> [What is needed]
Below are records that must be duplicated exactly.

Segment Start: Extracted information

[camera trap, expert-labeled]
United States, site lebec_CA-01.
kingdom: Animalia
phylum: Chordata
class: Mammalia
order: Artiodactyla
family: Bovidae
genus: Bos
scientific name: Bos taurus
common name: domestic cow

Segment End: Extracted information

> [Written solution]
[camera trap, expert-labeled]
United States, site lebec_CA-01.
kingdom: Animalia
phylum: Chordata
class: Mammalia
order: Artiodactyla
family: Bovidae
genus: Bos
scientific name: Bos taurus
common name: domestic cow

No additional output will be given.